OASS for Algorithmic Trading

This tutorial is an example of applying OASS to algorithmic trading. Leveraging OASS, we can train a neural network model to make buy and sell decisions directly and achieve maximum returns.

Before we start, we need to build a DAG to transform the algorithmic trading problem into a path planning problem. This DAG is shown in the following figure.

Suppose there are $n$ time steps, denoted as $0,1,\dots,n-1$ . At each time step, the trader can hold $1$ , $0$ or $-1$ units of stock.

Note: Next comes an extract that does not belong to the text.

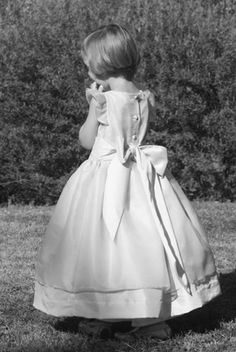 First Holy communion dresses :silk organza ruffled sleeves dress #communion. Design by littleeglantine.com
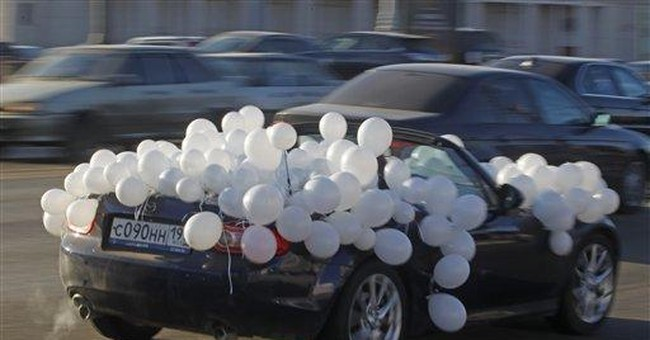 Cars circle central Moscow in anti-Putin protest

Holding $1$ unit of stock can benefit from the increase of stock price
Holding $0$ units of stock is risk averse
Holding $-1$ units of stock can benefit from the decrease of stock price

Therefore, there are a total of $3n$ nodes in this DAG, and each node can be represented as $(i,j)$ , where $i\in\{0,1,\dots,n-1\}$ represents a time step, and $j\in \{1,0,-1\}$ indicates the number of stocks held, that is, the position status. When the position status of two adjacent time steps changes, the trader will buy or sell stocks.

Next, consider how to define node rewards and edge rewards. We hope that the reward can directly represent the profit of trading, so we define the side reward as the amount of change in money.

$R(\langle(i,j),(i+1,j+\delta)\rangle)=\begin{cases} -\delta p_i^{\text{[buy]}}-\alpha^{\text{[buy]}}|\delta| p_i^{\text{[buy]}},&\text{if }\delta>0\\ \delta p_i^{\text{[sell]}}-\alpha^{\text{[sell]}}|\delta| p_i^{\text{[sell]}},&\text{otherwise}, \end{cases}$

where $p_i^{\text[buy]}$ and $p_i^{[\text{sell}]}$ denote the buying and selling prices at the time step $i$ , respectively. Usually $p_i^{\text{[buy]}}\ge p_i^{\text{[sell]}}$ . $\alpha^{\text{[buy]}}$ and $\alpha^{\text{[sell]}}$ denote the cost ratio when buying and selling, respectively. In this tutorial, we take the Chinese stock market as an example, thus $\alpha^{\text{[buy]}}=\alpha^{\text{[sell]}}=0.001$ .

According to the above definition of side reward, the trader can receive a high reward if it decides to sell. To avoid this situation, we define the node reward for the last time step as the value of the stock held.

$R((i,j))=\begin{cases} -p_i^{\text{[buy]}},&\text{if }i=n-1\text{ and }j=-1,\\ p_i^{\text{[sell]}},&\text{if }i=n-1\text{ and }j=1,\\ 0,&\text{otherwise}. \end{cases}$

Thus, the sum of the rewards on the path is the actual return, and OASS can directly pursue high return end-to-end.

Since prices vary greatly from stock to stock, it is necessary to normalize the prices, which is very simple.

$p_0\leftarrow \frac{p_0^{\text{[buy]}}+p_0^{\text{[sell]}}}{2},$

$p_i^{\text{[buy]}}\leftarrow \frac{p_i^{\text{[buy]}}}{p_0},$

$p_i^{\text{[sell]}}\leftarrow \frac{p_i^{\text{[sell]}}}{p_0}.$

The above process has been packaged in oass.AlgorithmicTrading.TrainerOASS.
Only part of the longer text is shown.